Los primeros títeres de Mireya vivían en la memoria de su infancia parisina. Catherine y Otto Van Ress, Arqueles Vela, List, Blanchard, Jaime Colson y los amigxs mexicanxs y de otras patrias que llegaban a su casa fueron en la nostalgia y sin saberlo, los fundadores de su primer teatro de títeres. Muñecos imaginarios que bailaban charleston, se reían fuerte, hacían música y silbaban. Eran los amigxs de su papá Germán, un escultor estridentista, y de su mamá Lola, “el ciclón de la Academia San Carlos” -dicen que le debe el apodo inclemente a sus escapadas a las clases de desnudos de los hombres porque en las de las mujeres las modelos estaban tapadas-. Mireya tenía cinco años (a los diez, y cuando la Segunda Guerra se anunciaba en Europa, volvieron a México) y aquel cenáculo marcó el horizonte epitelial con el que armó después el tamaño real de la esperanza de sus títeres. Los títeres estuvieron siempre junto a ella; hacía los suyos y miraba a su mamá (pintora, marionetista, inventora de juguetes y maravillosa bordadora de tapices) hacer los de ella, acompañadas por muñecos de barro hechos en Oaxaca, mientras elegían hojas de maíz, semillas, medias agujereadas y maderas. Cuatro manos buscaban figuras sin molde y sin los contornos de una cartografía -anatomía- euclidiana.
Pelucas, barbas y tocados en cabezas de papel hecho roca decoraban cuerpos tramados en la abundancia de harapos mágicos con narices de cartón o de carozo de mango. Aquellos juguetes marcaron las primeras texturas que sus manos después volvieron arte y escuela. No tardaron en llegar las funciones familiares por los barrios olvidados con un público (apenas unos años menor que ella) que mientras miraba las obras intentaba descubrir el cordón eléctrico que los hacía mover.

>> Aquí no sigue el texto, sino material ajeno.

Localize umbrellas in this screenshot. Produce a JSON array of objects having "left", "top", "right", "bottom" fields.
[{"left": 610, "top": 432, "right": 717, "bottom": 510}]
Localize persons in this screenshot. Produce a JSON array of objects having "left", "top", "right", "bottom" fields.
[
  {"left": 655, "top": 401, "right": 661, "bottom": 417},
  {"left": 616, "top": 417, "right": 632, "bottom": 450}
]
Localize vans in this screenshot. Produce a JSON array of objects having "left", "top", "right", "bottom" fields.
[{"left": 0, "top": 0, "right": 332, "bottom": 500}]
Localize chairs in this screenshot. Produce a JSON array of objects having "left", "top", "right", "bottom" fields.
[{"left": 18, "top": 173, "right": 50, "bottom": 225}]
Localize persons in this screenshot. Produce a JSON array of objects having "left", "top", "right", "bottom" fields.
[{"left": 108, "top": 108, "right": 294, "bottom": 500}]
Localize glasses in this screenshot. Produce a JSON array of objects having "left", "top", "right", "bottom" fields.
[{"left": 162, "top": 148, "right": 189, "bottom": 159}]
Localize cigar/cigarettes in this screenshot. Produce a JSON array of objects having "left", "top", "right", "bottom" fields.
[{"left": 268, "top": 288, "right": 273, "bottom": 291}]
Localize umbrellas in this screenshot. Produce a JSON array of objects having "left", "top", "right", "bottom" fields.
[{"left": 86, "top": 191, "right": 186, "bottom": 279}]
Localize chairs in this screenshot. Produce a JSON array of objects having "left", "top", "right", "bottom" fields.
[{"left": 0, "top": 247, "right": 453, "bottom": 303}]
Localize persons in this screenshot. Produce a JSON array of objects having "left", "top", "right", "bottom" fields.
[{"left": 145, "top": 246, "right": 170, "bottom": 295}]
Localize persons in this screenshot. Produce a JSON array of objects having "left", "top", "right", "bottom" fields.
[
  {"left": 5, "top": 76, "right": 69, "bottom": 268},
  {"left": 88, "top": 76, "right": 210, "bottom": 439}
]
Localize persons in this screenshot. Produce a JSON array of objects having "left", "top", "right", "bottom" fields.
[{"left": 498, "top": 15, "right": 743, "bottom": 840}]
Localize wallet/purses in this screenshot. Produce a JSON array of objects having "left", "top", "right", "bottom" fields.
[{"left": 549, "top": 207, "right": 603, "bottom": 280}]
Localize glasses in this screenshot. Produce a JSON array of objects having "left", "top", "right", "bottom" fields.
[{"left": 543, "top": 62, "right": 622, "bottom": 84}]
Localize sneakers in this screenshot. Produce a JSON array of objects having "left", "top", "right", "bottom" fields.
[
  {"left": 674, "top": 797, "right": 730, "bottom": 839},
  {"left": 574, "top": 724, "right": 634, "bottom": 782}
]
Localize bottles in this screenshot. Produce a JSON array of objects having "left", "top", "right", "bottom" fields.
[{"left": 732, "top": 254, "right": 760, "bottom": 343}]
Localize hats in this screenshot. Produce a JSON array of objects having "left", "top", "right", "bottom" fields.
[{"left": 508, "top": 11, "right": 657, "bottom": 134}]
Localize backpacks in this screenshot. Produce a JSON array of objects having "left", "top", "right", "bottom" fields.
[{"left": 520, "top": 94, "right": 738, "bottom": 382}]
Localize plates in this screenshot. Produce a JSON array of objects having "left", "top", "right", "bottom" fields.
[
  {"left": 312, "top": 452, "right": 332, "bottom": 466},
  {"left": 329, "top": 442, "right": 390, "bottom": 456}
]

Infancia y títeres de la mano (como lo hicieron también Sarah Bianchi, Mane Bernardo y Ana María Amaral) aparecen en el recorrido biográfico de Mireyuca, la dramaturga sufi, que abrió caminos inéditos “porque los títeres son surrealistas y absurdos” y es nombre propio -sinónimo- de tradición titiretera en México.
En su hoja de ruta por tinglados polichinelas aparecen guiones y adaptaciones de obras clásicas -un Quijote y un galgo corredor andan por ahí- para chicxs, un público “que sí tiene libertad, no hay que quitársela”, decía Mireya, suspirando un suspiro corto antes de decir que los títeres no estaban en el mundo para decirles a los niñxs que se tienen que lavar los dientes. Fue miembro de Unima (Unión Internacional de la Marioneta) y la diseñadora de más de quinientos títeres que vivían con ella en su casa de San Jerónimo. Quinientos títeres que bailaban alados haciendo equilibrio entre la geometría y otros prodigios del espacio, para los cuales el tiempo no era imprescindible ni necesario, pero, conservaba con todo, la autoridad que dan las horas de escenario. Un equilibro que no dependió ni depende de cables enchufados ni de articulaciones prodigiosas, un equilibro que habita el alma pléroma de los títeres y que no se extingue ni siquiera frente a una semántica que se empeña en dejarlos sin cabeza o en despreciarlos como trastos manipulables sin aliento ni reflejos; para comprobarlo basta con encontrar una foto de Mireya haciéndole upa a alguno o con mirar (lo fijo que se pueda) a los miles de ojos saltones, esos ojos que ganan luz en la noche y que cualquier botón en costurero quisiera ser.